Gordon Kempson McKnight was born in Rathfriland in 1919.  He was a distinguished architect as well as an artist, and shortly before he retired in 1991, he decorated the building his practice occupied with a trompe l’oeil mural of a sharpened pencil breaking through the brickwork. It was a great advertisement and showed something of Gordon’s sense of humour.

His watercolour paintings were accurate and careful, but distinguished above all by his ability to lay down the beautifully smooth graduated washes learned during his architectural training. Having been a member of Tom Kerr’s art group and the Ulster Watercolour Society, he also worked in Seacourt Print Workshop for a while. He won the prize for “most popular painting” at the RUA’s 1994 exhibition and became an Associate of the RUA in 1999.

Gordon was interested in recording his work and life through the medium of film, and several of his Super 8 films are now available on-line, ranging from descriptions of the development of his buildings to holidays and informal family occasions.

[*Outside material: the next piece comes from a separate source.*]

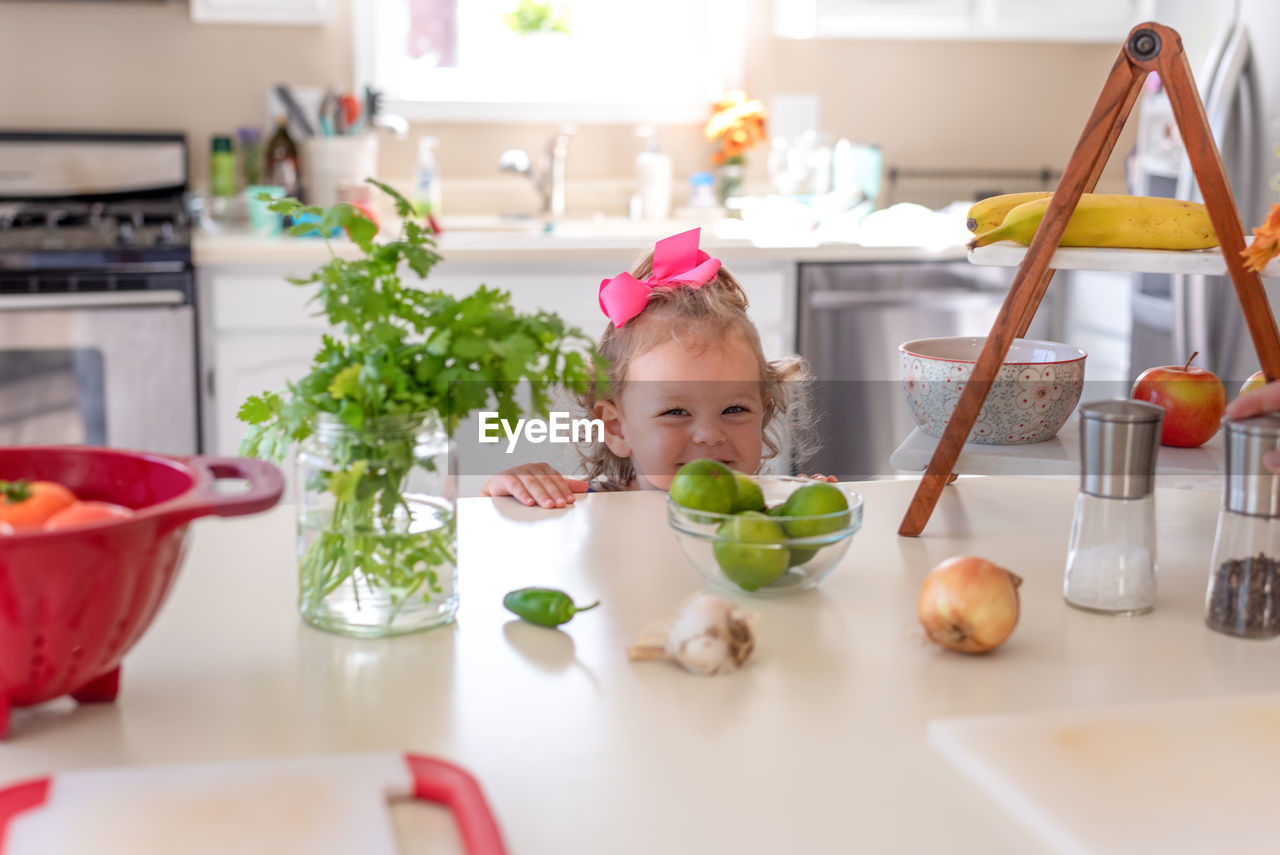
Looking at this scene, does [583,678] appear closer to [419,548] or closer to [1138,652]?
[419,548]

As an architect Gordon specialised in church work and had the unusual distinction of having not just one of his buildings listed – more than half a dozen of his widely diverse designs have been listed as being of special architectural interest. Among his best-known designs are Orangefield Presbyterian Church, the Chapel at Methodist College and Martyrs’ Memorial Free Presbyterian Church, all in Belfast; but he also designed churches in Portadown, Bangor and at Corrymeela .

Gordon McKnight’s long life was one of very individual achievement lived with curiosity, humour and inventiveness.